▶ **EXCERPT TO READ**
• • • • • • •

At the Bond Market Association's annual meeting in New York in April, the moderator of a panel on asset-backed securitization (ABS) joked that this enormously popular form of structured financing has "proven to be bankruptcy remote — except perhaps in the event of bankruptcy."
For CFOs, that's no joke. ABS is popular precisely because transferring illiquid corporate assets (such as receivables) to a bankruptcy-remote entity allows them to be repackaged and sold as securities. Once the underlying assets are legally separated from the company's fortunes — and its creditors — those securities typically carry higher ratings than the company's own debt issues.
Back in 1999, the asset-backed commercial-paper (ABCP) market — in which corporate trade receivables are the dominant asset class — held $517 billion in assets. But use of ABS has soared since then. Because it effectively gives them access to the lower interest rates of the AAA debt markets, many companies find securitization to be an inexpensive alternative to revolvers or other forms of direct financing. The fact that these transactions are off-balance-sheet and the proceeds can be reported in financial statements as cash from operations, rather than financing, only adds to their popularity. The day that joke was delivered at the Bond Market Association (BMA) meeting, the ABCP market held $708 billion in assets.

• • • • • • •

Reproduce the passage on asset-backed securitization word for word, from "At the Bond Market Association's" up to and including "own debt issues.". The items that come next were taken from a different source than the text.

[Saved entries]
• • • • • • •

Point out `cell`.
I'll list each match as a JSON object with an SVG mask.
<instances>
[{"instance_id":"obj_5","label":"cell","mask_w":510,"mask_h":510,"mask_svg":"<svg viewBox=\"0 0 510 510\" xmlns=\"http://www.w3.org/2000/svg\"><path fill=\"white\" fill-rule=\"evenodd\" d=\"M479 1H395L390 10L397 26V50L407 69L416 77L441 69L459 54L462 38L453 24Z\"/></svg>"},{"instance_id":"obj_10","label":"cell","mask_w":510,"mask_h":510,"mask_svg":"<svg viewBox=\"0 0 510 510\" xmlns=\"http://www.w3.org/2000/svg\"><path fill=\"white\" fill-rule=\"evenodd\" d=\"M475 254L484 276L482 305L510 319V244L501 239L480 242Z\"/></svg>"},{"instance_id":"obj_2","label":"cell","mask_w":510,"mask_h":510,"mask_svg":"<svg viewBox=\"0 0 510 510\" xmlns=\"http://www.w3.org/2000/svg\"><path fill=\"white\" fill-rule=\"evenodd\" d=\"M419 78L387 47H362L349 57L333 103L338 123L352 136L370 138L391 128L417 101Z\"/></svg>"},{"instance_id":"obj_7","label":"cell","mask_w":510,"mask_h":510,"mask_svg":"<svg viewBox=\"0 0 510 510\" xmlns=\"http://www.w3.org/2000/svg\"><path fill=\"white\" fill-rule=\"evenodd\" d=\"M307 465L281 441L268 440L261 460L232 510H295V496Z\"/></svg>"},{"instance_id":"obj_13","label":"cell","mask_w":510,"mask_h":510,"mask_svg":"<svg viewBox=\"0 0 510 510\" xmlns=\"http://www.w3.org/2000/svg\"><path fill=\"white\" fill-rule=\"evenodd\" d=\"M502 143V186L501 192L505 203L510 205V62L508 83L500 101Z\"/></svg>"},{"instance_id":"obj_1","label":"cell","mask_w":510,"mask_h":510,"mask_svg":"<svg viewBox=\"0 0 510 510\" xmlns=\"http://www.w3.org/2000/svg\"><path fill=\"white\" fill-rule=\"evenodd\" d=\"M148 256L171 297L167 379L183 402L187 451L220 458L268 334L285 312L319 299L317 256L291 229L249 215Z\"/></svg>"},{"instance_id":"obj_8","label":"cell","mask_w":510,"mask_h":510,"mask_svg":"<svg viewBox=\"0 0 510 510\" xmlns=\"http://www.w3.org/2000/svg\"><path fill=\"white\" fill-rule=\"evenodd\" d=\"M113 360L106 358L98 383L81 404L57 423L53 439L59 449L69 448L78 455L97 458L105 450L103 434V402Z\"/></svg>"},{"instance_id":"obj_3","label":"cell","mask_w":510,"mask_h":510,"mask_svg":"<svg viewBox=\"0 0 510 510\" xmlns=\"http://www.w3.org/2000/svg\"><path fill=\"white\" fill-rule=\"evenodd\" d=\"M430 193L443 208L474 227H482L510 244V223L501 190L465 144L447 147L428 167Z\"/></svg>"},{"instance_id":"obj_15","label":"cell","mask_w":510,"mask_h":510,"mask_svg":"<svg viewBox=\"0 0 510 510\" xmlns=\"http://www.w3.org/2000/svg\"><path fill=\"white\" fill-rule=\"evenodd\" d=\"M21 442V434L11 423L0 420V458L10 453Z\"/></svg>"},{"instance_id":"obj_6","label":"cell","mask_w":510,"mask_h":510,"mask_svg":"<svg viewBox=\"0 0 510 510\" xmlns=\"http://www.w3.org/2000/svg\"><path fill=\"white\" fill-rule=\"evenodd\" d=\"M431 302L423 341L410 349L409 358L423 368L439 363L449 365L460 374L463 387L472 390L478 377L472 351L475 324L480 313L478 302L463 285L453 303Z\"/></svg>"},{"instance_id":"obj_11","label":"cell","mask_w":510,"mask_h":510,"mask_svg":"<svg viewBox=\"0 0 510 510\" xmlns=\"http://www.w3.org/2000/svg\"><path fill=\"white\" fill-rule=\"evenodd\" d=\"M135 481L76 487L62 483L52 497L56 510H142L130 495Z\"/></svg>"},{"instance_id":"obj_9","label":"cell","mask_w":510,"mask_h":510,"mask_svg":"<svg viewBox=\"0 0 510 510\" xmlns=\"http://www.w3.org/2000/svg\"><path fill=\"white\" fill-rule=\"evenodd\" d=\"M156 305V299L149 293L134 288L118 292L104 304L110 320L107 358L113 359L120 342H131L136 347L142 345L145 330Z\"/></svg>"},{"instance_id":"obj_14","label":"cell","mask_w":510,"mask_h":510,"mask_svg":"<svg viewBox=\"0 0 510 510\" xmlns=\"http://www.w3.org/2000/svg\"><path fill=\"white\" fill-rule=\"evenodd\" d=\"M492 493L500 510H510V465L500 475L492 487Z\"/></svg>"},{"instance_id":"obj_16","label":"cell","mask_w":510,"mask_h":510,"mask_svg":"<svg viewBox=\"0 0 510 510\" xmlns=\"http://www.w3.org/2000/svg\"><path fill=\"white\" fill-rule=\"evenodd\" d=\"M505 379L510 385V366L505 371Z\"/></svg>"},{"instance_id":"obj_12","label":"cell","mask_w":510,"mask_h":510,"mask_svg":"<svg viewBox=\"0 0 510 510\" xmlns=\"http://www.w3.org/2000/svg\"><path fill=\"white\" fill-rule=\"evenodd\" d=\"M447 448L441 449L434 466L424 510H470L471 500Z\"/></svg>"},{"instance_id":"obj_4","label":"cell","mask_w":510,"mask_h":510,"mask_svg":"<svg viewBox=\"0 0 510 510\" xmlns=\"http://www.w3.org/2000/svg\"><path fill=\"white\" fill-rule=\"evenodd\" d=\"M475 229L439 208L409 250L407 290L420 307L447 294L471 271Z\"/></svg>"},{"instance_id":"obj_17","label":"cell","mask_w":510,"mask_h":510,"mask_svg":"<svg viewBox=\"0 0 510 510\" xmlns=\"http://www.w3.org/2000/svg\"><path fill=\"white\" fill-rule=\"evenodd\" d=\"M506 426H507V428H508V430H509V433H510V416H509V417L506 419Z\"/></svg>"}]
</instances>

• • • • • • •

▶ **OUTPUT BELOW**
At the Bond Market Association's annual meeting in New York in April, the moderator of a panel on asset-backed securitization (ABS) joked that this enormously popular form of structured financing has "proven to be bankruptcy remote — except perhaps in the event of bankruptcy."
For CFOs, that's no joke. ABS is popular precisely because transferring illiquid corporate assets (such as receivables) to a bankruptcy-remote entity allows them to be repackaged and sold as securities. Once the underlying assets are legally separated from the company's fortunes — and its creditors — those securities typically carry higher ratings than the company's own debt issues.